Low FODMAP breadmaking
Just when you thought dietary preferences couldn't get any more high-maintenance . . . My husband started a low-FODMAP diet a few months ago. It is sort of the latest dietary crazy BUT he has suffered from IBS all his life and had terrible cramps and he feels 100 percent better following this. FODMAPS are a group of carbohydrates some people have difficulty digesting . . . they are not proteins or oils . . . so gluten is NOT a FODMAP but wheat, spelt, barley, rye, kamut are. Oats and amaranth have moderate amounts. There are a whole bunch of other foods that are high in FODMAPS that need to be avoided--many of them find their way into GF FOODS (bean flours, dry milk, agave, chicory, garlic, etc).
So this is my question: I want to add gluten to a GF flour but I am not entirely sure how to substitute or what to expect. I was watching the Breadtopia sourdough starter video earlier and he mentioned rice flour not being as absorbent. Any idea what would be the best flour to do this with? Also, I found David's reply on a different thread and that is exactly what I was thinking but I am still unsure and wondering if anyone has tried this or what other modifications I should probably make.
Well, you could use some wheat free/ gluten free flour, and add the gluten back in with Vital Wheat Gluten. Technically, you'd be getting a tiny amount of wheat. But you'd be getting a large amount of gluten highly concentrated, so it wouldn't take much added to the recipe to do the trick. The VWG I have is 8g protein in every 12g of the powder.

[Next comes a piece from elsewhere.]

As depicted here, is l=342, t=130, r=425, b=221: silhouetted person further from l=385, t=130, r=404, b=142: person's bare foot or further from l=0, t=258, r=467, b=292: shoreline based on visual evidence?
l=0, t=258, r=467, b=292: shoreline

If you mixed 25g of that VWG for every 100g GF flour, you'd have about as much gluten as a decent white bread flour. A good loaf could possibly be made of maybe 400g GF flour, 300g water, 100g VWG, and half a packet of yeast. You could do the same with any flour you want to try to use, I guess. It stands to reason you may have to knead a little more to make sure all the gluten is well distributed and well developed throughout the loaf, since it isn't an integral part of the flour. Bake at maybe 350F to 375F for about 35 to 40 minutes for a soft pan loaf. Higher temp and steam for a crusty boule. If you really want a crusty boule, batard, or baguette, you should also use more water to make up for the higher heat.
Any help or suggestions would be very helpful .
BTW, the low FODMAP diet sounds weird and very draconian but after a while you are supposed to start to try out different foods to see which ones are tolerable and which ones really cause problems. Spelt sourdough is supposedly low FODMAP and tolderable (because of the fermentation) but that is a couple of weeks away.